I have a dataflow that has 2 input sources, and have configured it to run when either of the input sources get updated.

If one of the dataflow's input sources gets updated while the dataflow is running, will that immediately trigger a rerun of the dataflow?  If it doesn't immediately trigger it, then will it at least trigger it once it has completed?

I was hoping it would abandon the current run of the dataflow and trigger a rerun immediately, otherwise the output dataset will have stale data.  In testing this scenario, it looks like the dataflow doesn't get retriggered at all.

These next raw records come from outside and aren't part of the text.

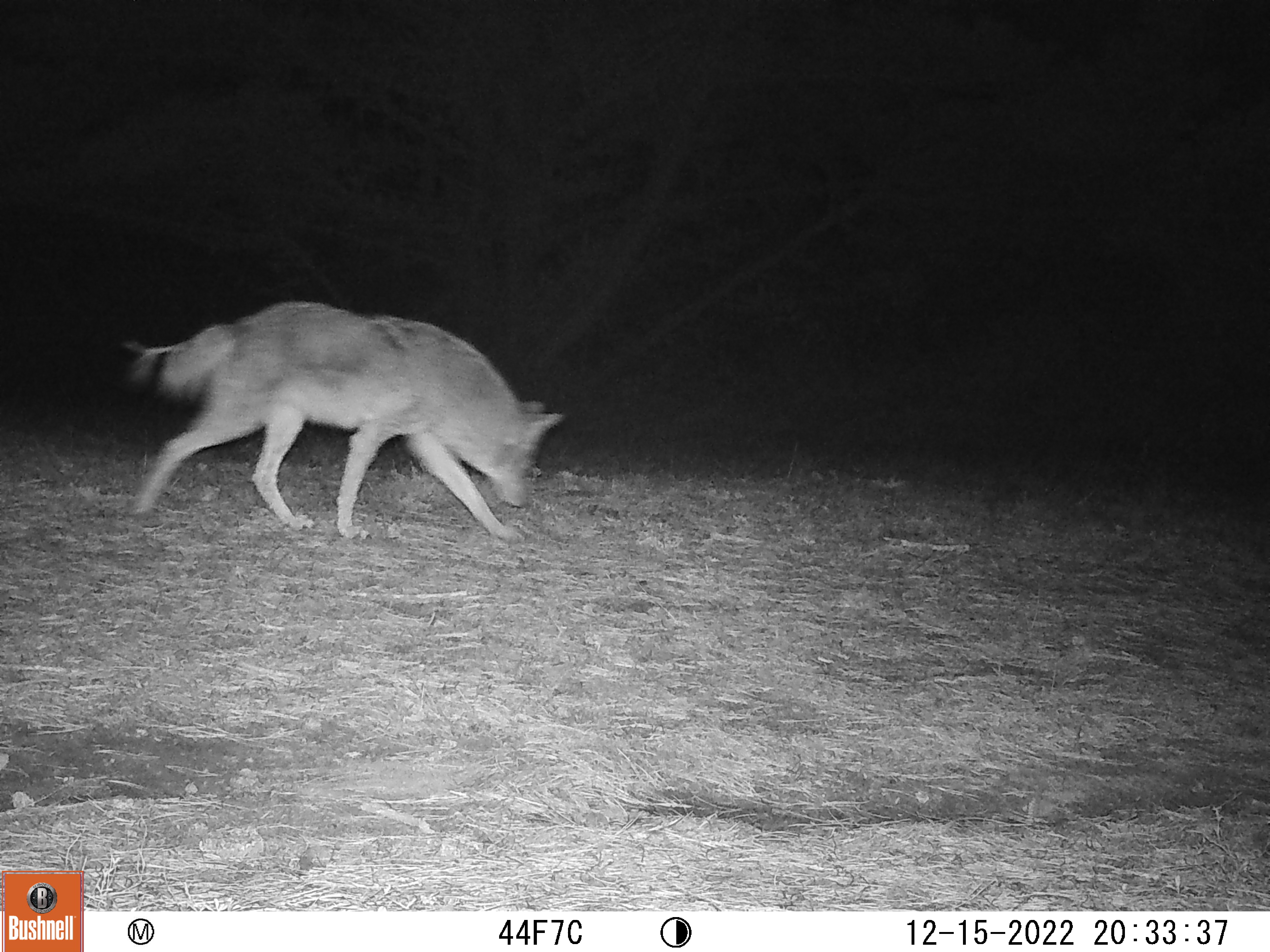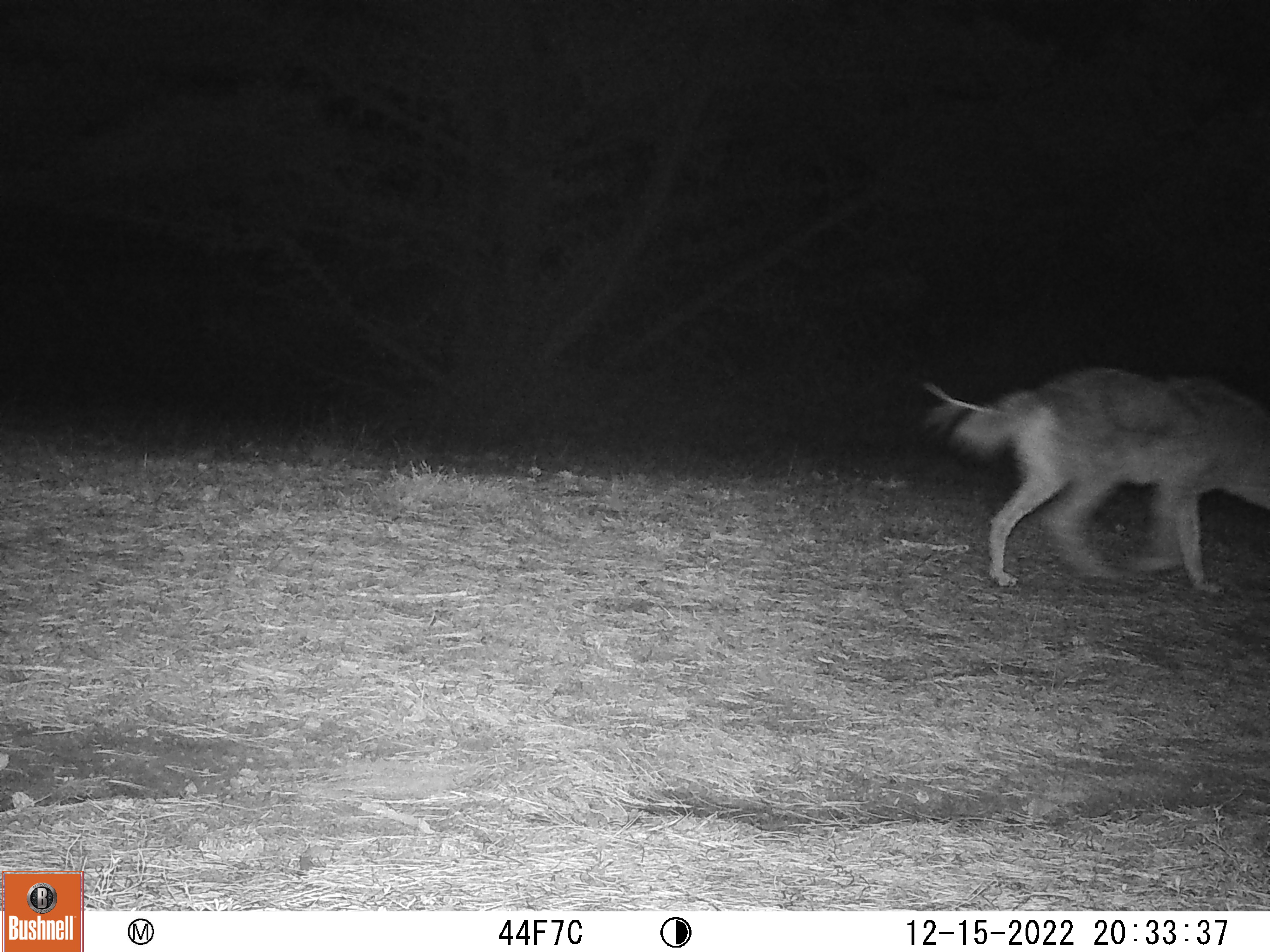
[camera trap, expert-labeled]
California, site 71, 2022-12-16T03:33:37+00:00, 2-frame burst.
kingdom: Animalia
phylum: Chordata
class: Mammalia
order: Carnivora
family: Canidae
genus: Canis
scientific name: Canis latrans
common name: coyote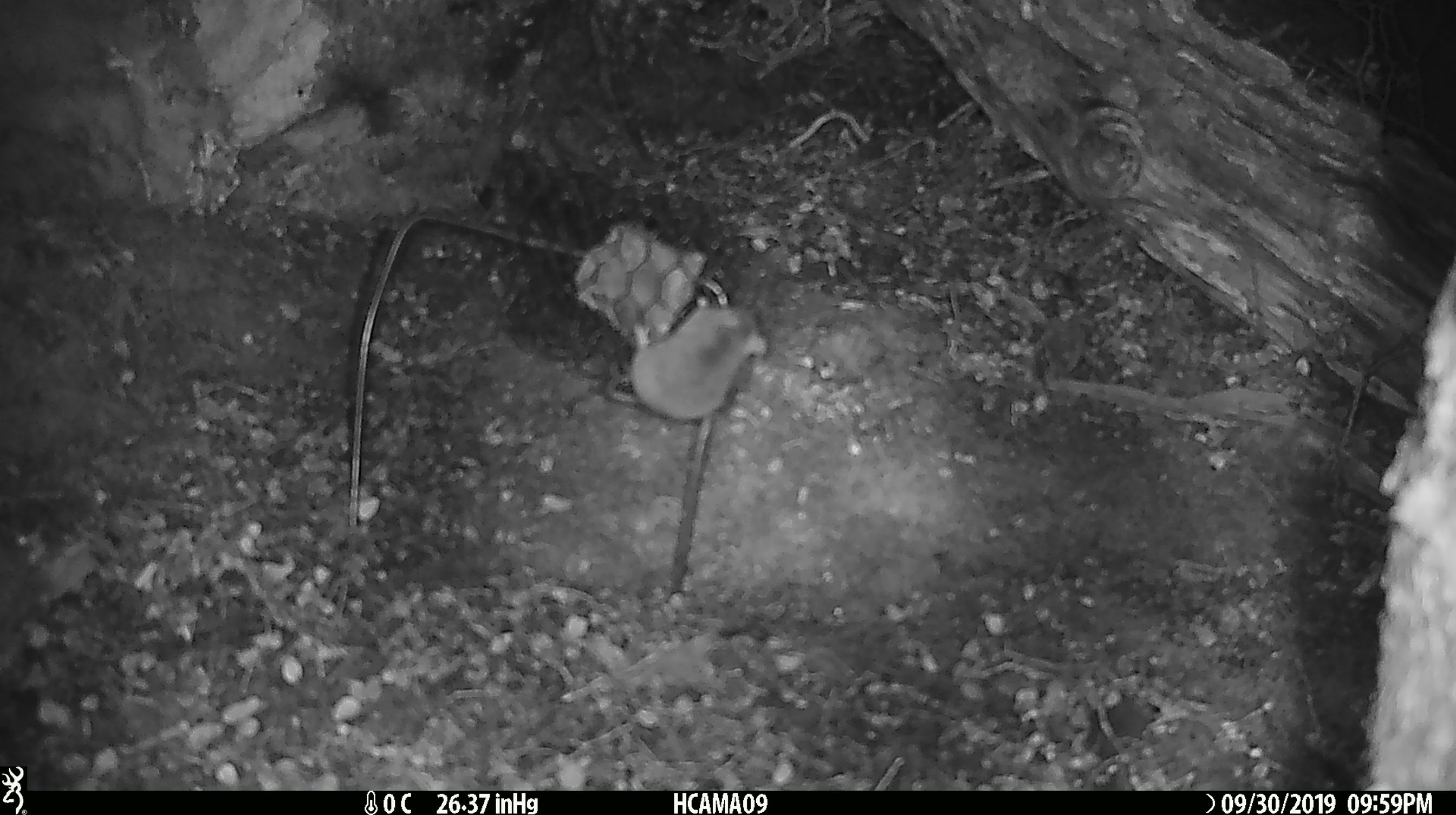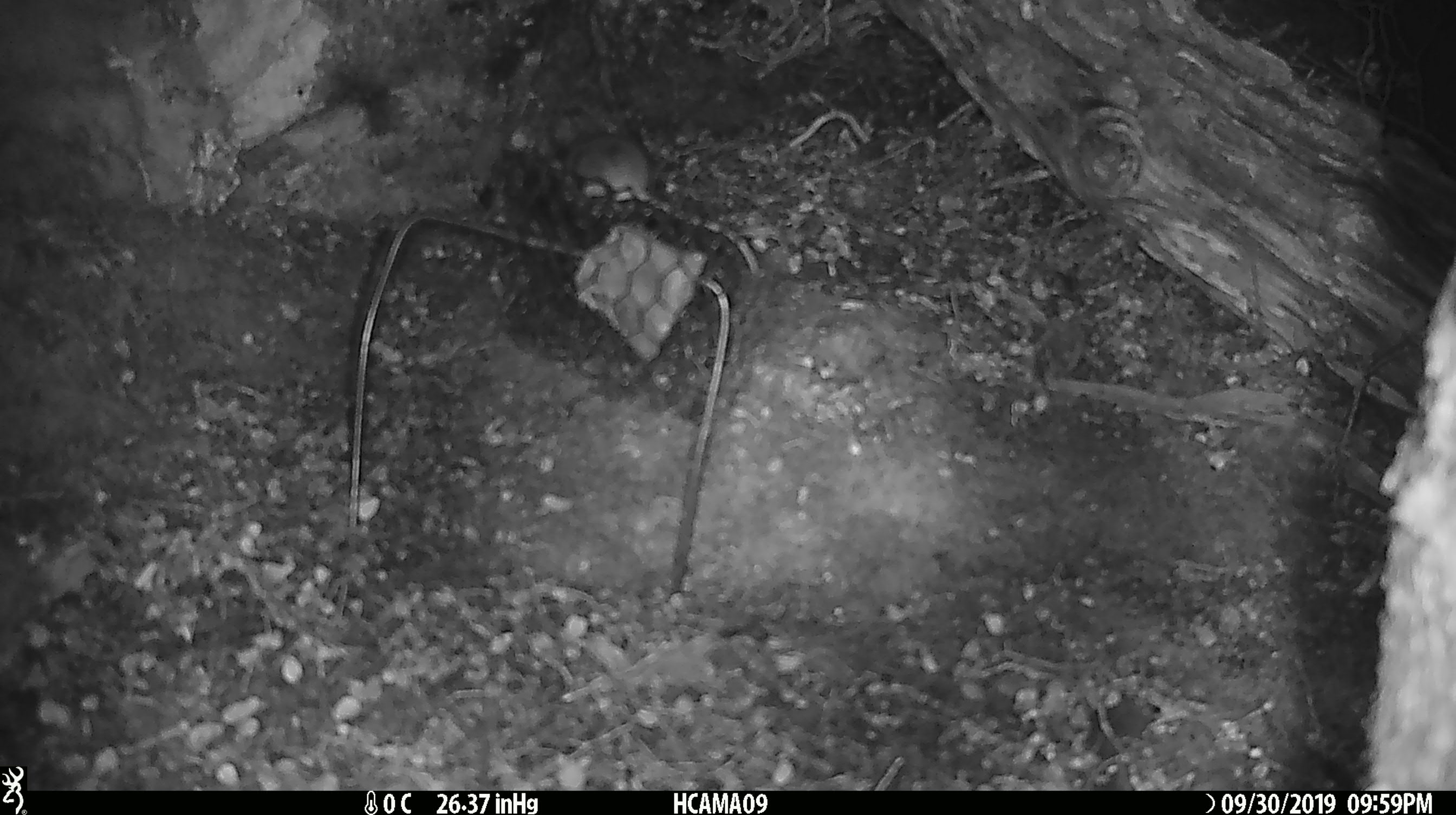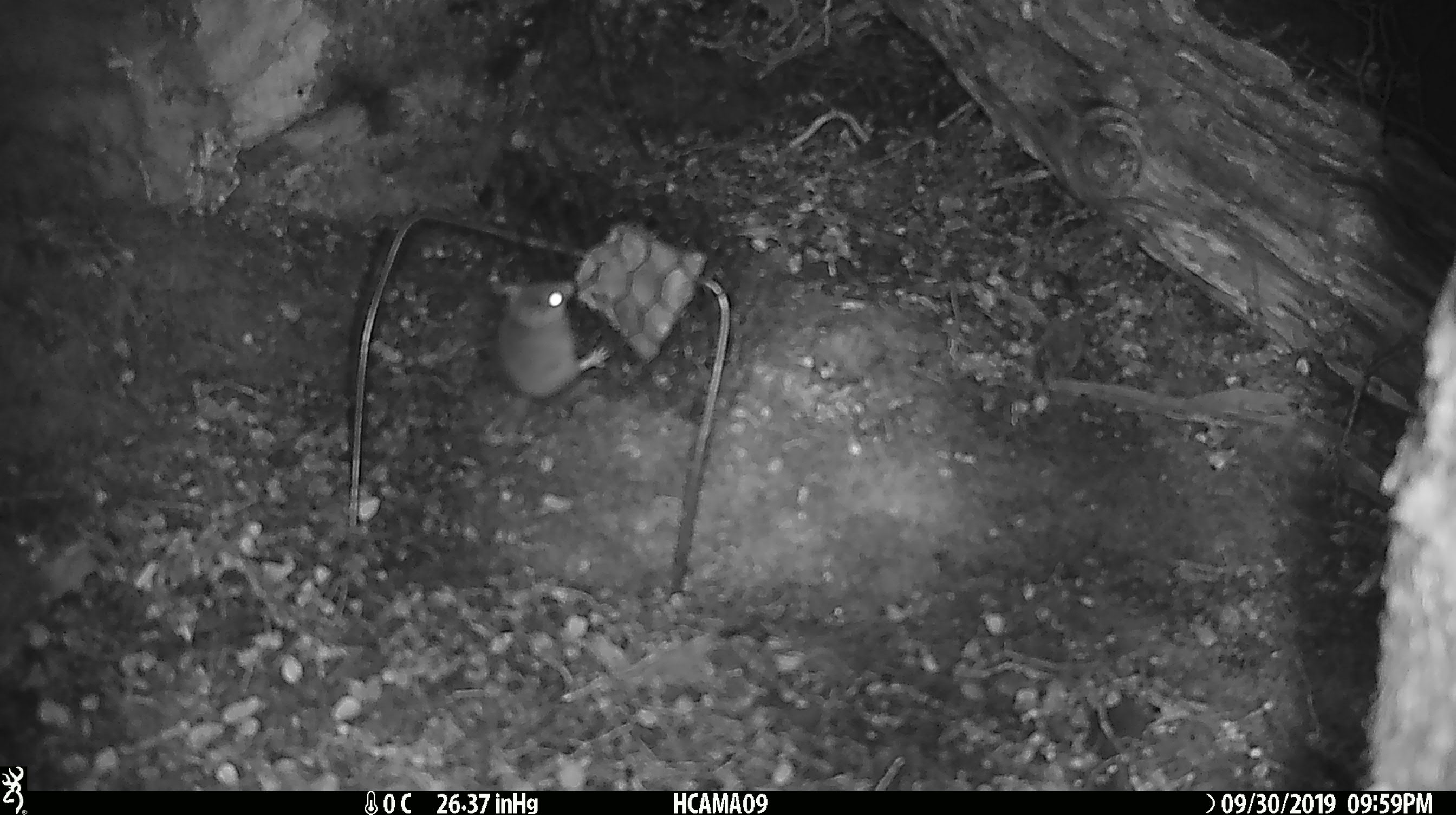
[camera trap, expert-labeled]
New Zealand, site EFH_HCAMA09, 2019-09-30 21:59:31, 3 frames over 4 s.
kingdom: Animalia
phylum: Chordata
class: Mammalia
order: Rodentia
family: Muridae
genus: Mus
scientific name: Mus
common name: mouse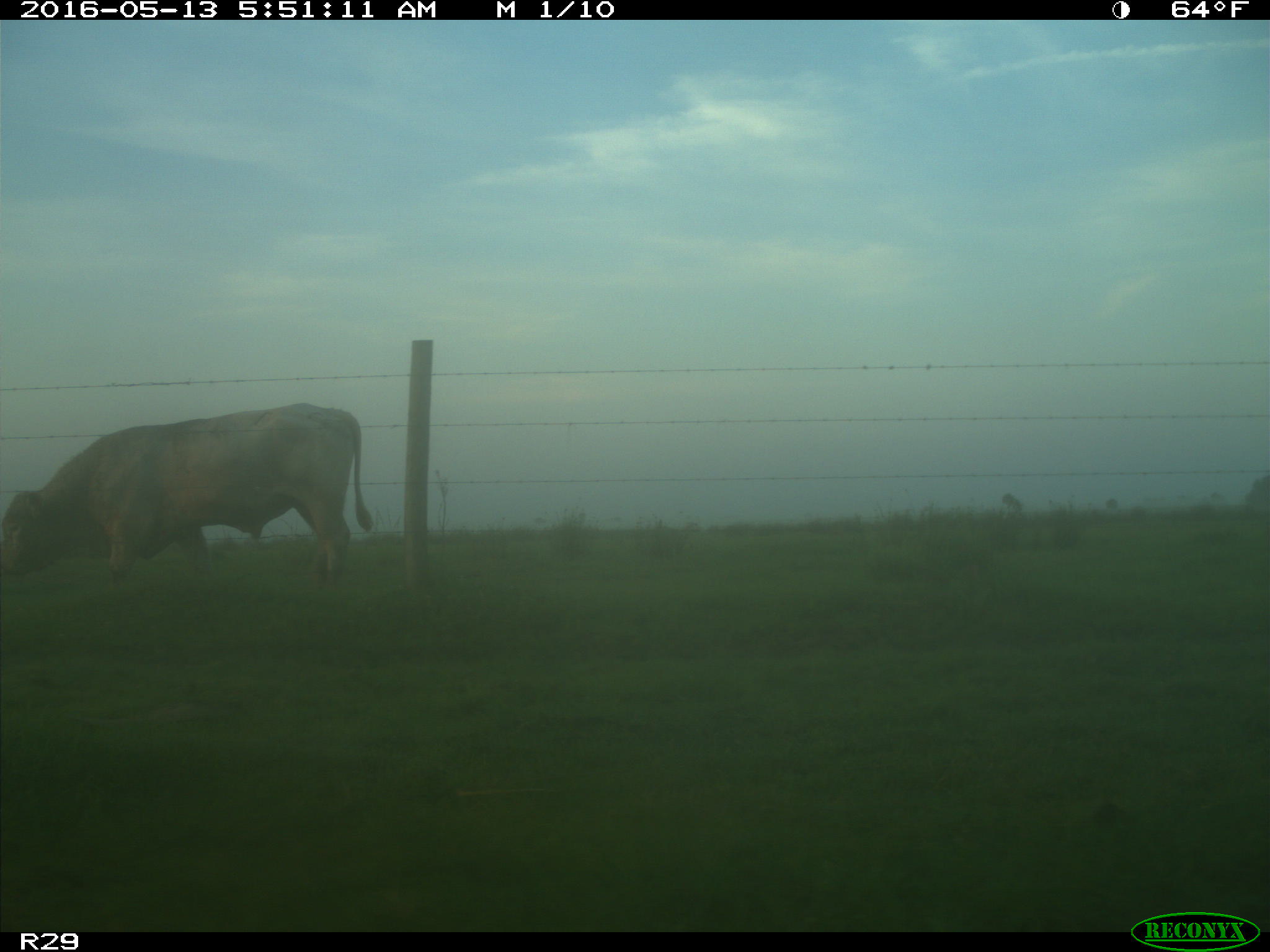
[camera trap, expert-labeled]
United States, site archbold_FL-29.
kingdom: Animalia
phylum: Chordata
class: Mammalia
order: Artiodactyla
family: Bovidae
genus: Bos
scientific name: Bos taurus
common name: domestic cow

I've tested this by adding an additional, small, redundant dataset (dataset_A) to the inputs of a dataflow (dataflow_B) that takes more than 15 minutes to run.  I then configured dataflow_B to rerun if dataset_A is updated.  I then manually triggered a rerun of dataflow_B, waited a few minutes and refreshed dataset_A which completed within seconds.  It looks like the fact that dataset_A is refreshed doesn't stop or affect the currently running dataflow_B dataflow, and didn't cause it to rerun once it finished.  That is not ideal behaviour because it leads to stale data in the output dataset.

Comments

  • DataJake
    DataJake

    domo

    💎

    @danielj, I have also run into this issue. The dataflow will not reset or kick-off a second time upon completion if another input updates while the dataflow is running. 

     

    Using a datafusion is one solution, as each input is automatically updated in the output. 

  • I have contacted DomoSupport and they say it is an issue that their development team is currently looking in to.

  • @danielj, please keep us updated!

  • Did you ever recieve an update on this? Seems like its still an issue.